Critics’ Picks

Robert Rauschenberg, Samarkand Stitches #IV, 1988, assemblage with ikat silk, domestic fabrics, and screenprinting, 61 x 40". From the series “Samarkand Stitches,” 1988.

Los Angeles

Robert Rauschenberg

Armory Center for the Arts
145 N. Raymond Ave.
January 17 - March 21

Art history is rife with instances in which limitations—financial, material, spatial—sparked inspiration, but for thirty-five years, Gemini G.E.L. provided Robert Rauschenberg with the exact opposite of restriction. The results of the long and overwhelmingly positive relationship between the artist and print studio reflect Rauschenberg’s exuberance and the unique environment provided by Gemini. Founded in 1966 and still run by two of its founders, Sidney Felsen and Stanley Grinstein, Gemini offers its invited artists free rein and seemingly unlimited resources to make prints and multiples. Rauschenberg, one of the earliest and longest-lasting participants, took the process further, transforming the idea of what a print could be.

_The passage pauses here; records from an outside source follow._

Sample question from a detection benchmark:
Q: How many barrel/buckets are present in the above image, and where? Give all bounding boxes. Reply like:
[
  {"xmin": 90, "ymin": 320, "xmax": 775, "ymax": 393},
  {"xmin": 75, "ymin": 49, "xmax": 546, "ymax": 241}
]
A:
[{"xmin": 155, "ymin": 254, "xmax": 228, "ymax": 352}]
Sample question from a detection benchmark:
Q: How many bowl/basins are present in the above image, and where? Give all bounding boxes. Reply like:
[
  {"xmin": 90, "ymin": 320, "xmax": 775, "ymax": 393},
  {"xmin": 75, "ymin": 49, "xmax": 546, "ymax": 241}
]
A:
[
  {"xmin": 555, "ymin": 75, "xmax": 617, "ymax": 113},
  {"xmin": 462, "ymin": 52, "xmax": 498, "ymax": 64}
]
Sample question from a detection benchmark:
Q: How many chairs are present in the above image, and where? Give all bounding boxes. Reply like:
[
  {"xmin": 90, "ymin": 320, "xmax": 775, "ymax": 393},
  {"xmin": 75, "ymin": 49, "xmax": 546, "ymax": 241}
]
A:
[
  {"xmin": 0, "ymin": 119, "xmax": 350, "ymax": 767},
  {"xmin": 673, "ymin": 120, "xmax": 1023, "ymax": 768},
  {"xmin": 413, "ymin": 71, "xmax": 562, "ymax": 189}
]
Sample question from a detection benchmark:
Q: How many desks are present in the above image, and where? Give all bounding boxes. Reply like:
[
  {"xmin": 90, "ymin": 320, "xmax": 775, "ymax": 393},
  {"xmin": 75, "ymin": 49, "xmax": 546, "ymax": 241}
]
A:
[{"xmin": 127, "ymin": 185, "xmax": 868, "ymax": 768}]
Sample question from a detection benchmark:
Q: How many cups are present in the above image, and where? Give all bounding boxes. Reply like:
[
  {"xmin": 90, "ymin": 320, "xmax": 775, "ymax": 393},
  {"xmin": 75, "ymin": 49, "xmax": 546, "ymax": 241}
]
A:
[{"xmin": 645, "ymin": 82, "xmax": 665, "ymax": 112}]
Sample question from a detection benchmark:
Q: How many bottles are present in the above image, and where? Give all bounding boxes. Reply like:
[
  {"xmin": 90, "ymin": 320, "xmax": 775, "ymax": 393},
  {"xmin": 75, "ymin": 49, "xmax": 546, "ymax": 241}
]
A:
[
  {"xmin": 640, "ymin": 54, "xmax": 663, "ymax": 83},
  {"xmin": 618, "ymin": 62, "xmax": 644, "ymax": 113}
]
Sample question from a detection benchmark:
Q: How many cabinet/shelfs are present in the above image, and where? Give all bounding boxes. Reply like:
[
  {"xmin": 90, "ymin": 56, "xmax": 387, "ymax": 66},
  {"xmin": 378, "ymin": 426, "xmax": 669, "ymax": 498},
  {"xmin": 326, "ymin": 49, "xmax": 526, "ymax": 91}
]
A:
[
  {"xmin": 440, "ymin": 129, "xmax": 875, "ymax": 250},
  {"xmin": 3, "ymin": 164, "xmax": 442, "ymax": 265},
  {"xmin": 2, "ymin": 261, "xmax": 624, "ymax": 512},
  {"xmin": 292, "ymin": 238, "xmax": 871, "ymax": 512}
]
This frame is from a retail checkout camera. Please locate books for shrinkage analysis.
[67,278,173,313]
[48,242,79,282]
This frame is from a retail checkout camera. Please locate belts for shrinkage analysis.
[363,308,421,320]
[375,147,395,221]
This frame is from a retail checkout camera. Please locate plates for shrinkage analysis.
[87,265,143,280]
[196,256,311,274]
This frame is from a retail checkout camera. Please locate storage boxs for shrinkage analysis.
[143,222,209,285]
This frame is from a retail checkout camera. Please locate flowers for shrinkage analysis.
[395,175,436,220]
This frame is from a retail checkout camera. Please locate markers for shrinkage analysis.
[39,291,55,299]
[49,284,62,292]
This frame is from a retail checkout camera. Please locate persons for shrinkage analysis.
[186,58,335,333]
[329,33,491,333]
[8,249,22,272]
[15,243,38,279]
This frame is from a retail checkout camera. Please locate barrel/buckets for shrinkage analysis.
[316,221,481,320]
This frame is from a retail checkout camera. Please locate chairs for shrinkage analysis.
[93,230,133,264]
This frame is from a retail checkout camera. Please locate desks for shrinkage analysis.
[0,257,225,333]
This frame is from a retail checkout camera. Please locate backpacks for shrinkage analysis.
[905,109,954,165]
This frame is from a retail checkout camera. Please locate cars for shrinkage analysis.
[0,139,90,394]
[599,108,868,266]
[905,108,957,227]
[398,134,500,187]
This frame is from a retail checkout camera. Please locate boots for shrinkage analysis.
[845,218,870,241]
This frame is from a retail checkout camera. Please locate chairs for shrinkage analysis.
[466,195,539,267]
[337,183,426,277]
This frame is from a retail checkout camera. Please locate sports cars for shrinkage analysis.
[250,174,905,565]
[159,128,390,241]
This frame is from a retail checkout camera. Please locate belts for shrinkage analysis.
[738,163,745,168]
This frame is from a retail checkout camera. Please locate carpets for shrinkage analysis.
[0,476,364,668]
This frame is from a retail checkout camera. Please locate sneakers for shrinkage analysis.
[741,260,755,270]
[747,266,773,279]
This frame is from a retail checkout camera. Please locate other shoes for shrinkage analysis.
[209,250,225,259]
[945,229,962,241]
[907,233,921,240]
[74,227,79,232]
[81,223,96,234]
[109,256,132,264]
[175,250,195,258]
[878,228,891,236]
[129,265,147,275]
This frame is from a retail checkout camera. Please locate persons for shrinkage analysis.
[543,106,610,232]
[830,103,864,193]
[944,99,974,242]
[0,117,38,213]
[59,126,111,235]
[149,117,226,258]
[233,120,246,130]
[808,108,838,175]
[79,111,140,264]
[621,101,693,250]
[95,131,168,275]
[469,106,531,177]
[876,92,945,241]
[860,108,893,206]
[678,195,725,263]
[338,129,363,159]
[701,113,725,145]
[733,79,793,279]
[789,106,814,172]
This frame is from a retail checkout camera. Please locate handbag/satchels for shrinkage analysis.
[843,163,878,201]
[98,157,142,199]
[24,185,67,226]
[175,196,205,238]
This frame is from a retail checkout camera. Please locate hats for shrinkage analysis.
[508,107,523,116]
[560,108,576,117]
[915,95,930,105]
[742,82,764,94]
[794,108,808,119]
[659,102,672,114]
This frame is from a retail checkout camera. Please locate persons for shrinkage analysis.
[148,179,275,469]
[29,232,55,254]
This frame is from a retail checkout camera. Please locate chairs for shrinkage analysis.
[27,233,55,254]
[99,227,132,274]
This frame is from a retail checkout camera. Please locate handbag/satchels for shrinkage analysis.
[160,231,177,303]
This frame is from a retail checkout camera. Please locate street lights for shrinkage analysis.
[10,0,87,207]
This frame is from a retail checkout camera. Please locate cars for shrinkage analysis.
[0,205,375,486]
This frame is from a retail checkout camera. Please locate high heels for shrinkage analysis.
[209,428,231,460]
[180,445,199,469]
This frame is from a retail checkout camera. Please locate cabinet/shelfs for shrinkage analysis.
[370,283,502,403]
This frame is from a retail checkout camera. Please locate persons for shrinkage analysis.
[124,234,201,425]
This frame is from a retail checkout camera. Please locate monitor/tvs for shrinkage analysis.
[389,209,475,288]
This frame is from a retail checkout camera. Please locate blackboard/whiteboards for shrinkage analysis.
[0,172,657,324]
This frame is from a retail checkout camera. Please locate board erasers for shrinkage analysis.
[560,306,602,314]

This exhibition includes numerous examples of Rauschenberg’s work with Gemini over the years, providing a vibrant view of their unique process and, tangentially, of the artist’s development from the 1960s through the latter part of his life. The selection, curated by Jay Belloli, represents a lively mix of lesser-known works—lovely gold-leaf-edged collages made as a result of Rauschenberg’s journey with Gemini staff to the world’s first paper mill in China during the early 1980s; subtly varied fabric prints from the series “Samarkand Stitches,” 1988, inspired by a trip to Uzbekistan later that decade—alongside numerous silk-screen prints and some quirky multiples, notably the altarlike “Publicons” from the late ’70s.

The range of materials—mud, steel, wood, Mylar, string, cardboard—points to an ongoing dialogue between Rauschenberg’s prints and his celebrated Combines, while editions produced as a result of travels suggest the impetus for his work with cultural exchange and ROCI (Rauschenberg Overseas Cultural Interchange) later in life. Playful in the best sense of the word, the exhibition is grounded in what reads as a firm commitment on behalf of the artist to take advantage of the possibilities afforded by Gemini, drawing on an array of media and processes while gradually but doggedly pushing the definition of printmaking.